Investigate hifiasm-meta assemblies
In some case, hifiasm-meta produce a lot of small and redundant contigs. It seems to appear when the sequencing depth is quite high. It has a parameter to apply a read selection based on the frequency of kmer found in reads.
Read selection:
--force-preovec
enable and force read selection.
--lowq-10
lower 10% runtime kmer frequency threshold. [50]
--lowq-5
lower 5% runtime kmer frequency threshold. [50]
--lowq-3
lower 3% runtime kmer frequency threshold. [10]
However in the case of the mock zymobiomics (8 bacteria + 2 yeast in same abundance), the filtering threshold are not reached and all read are kept for the assembly:
with hifiasm_meta -o asm -t 32 --lowq-10 --force-preovec mockBact_dnaminiprep.fastq.gz
[prof::yak_count] step 1 total 3.16 s, step2 133.78 s, step3 29.07 s.

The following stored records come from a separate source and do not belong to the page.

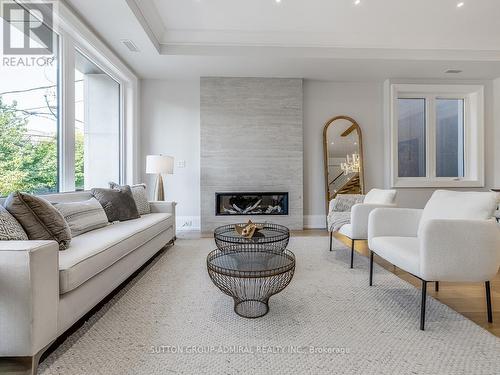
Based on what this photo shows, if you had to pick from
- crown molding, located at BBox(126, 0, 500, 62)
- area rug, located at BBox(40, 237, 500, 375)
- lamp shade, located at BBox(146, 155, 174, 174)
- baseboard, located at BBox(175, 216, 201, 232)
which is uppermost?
crown molding, located at BBox(126, 0, 500, 62)

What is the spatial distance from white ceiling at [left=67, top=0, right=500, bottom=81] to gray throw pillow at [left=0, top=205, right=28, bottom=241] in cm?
239

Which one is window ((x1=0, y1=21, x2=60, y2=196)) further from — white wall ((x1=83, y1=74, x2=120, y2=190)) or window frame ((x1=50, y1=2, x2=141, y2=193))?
white wall ((x1=83, y1=74, x2=120, y2=190))

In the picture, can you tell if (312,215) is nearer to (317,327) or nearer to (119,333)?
(317,327)

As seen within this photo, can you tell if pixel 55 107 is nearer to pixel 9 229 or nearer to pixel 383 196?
pixel 9 229

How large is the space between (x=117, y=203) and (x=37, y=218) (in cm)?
124

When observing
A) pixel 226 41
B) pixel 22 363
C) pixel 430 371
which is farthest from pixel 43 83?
pixel 430 371

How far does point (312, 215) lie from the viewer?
4.83 meters

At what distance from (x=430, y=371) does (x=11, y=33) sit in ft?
12.2

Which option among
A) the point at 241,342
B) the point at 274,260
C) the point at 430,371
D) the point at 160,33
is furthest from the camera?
the point at 160,33

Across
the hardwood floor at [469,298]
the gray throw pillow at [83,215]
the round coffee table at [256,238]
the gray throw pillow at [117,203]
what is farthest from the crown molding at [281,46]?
the hardwood floor at [469,298]

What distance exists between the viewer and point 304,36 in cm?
381

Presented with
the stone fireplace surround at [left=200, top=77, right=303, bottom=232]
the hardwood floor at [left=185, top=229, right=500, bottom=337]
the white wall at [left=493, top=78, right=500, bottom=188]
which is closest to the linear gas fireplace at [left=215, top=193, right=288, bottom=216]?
the stone fireplace surround at [left=200, top=77, right=303, bottom=232]

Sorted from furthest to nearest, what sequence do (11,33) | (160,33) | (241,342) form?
1. (160,33)
2. (11,33)
3. (241,342)

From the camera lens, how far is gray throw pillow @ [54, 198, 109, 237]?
84.7 inches
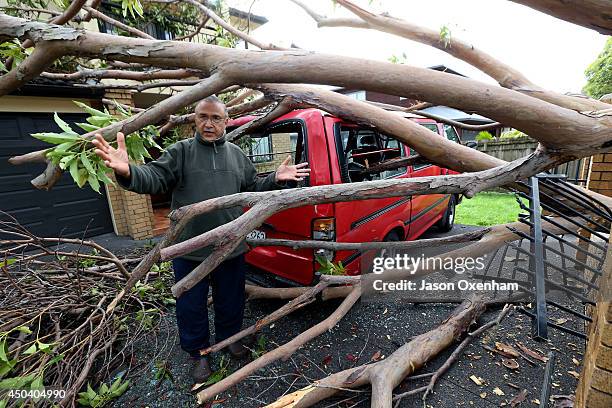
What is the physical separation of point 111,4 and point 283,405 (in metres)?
7.48

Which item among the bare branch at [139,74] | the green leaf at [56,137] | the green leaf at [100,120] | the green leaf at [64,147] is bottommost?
the green leaf at [64,147]

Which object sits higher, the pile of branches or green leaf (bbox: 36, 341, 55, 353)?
green leaf (bbox: 36, 341, 55, 353)

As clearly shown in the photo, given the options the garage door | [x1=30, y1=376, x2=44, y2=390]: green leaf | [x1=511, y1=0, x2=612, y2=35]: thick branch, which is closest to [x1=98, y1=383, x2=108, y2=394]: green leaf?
[x1=30, y1=376, x2=44, y2=390]: green leaf

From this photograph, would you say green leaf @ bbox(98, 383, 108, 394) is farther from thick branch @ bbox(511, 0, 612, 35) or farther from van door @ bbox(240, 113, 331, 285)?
thick branch @ bbox(511, 0, 612, 35)

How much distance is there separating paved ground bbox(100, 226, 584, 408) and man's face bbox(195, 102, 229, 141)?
6.49 ft

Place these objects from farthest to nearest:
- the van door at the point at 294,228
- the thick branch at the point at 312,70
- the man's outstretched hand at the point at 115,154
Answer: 1. the van door at the point at 294,228
2. the man's outstretched hand at the point at 115,154
3. the thick branch at the point at 312,70

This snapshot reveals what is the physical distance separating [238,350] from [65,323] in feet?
5.68

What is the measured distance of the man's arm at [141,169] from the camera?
1.58 meters

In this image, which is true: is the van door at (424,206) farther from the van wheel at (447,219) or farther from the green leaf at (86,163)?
the green leaf at (86,163)

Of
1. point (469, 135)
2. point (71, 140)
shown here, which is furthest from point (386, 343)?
point (469, 135)

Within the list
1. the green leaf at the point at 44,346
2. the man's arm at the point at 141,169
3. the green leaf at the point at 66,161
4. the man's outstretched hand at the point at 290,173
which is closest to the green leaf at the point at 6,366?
the green leaf at the point at 44,346

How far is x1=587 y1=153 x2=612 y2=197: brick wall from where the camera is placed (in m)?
2.76

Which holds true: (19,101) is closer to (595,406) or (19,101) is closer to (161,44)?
(161,44)

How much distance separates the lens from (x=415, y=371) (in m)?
2.28
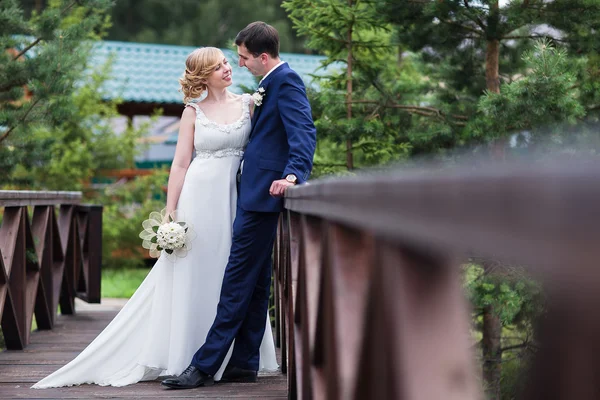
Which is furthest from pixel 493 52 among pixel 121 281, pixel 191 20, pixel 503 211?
pixel 191 20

[debug::ha_pt_gen] tot_cnt is 116962304, pt->tot_pos is 116962304
[M::ha_pt_gen::672.670*7.67] ==> indexed 116962304 positions
[prof::hamt_pre_ovec_v2] start ~ done ha_idx: 252.51 s
[M::hamt_pre_ovec_v2] 28269 reads with more than desired targets(150). (Total reads: 890071)
[prof::hamt_pre_ovec_v2] ha_idx ~ done estimation: 94.98 s
[M::hamt_pre_ovec_v2] keeping all reads.
[M::hamt_pre_ovec_v2] finished read selection, took 347.49s.
[M::hamt_assemble] read selection decided to keep all reads.
A solution would be to identify this highly redundant contigs and filter them out of the assembly or to apply before the assembly a read selection.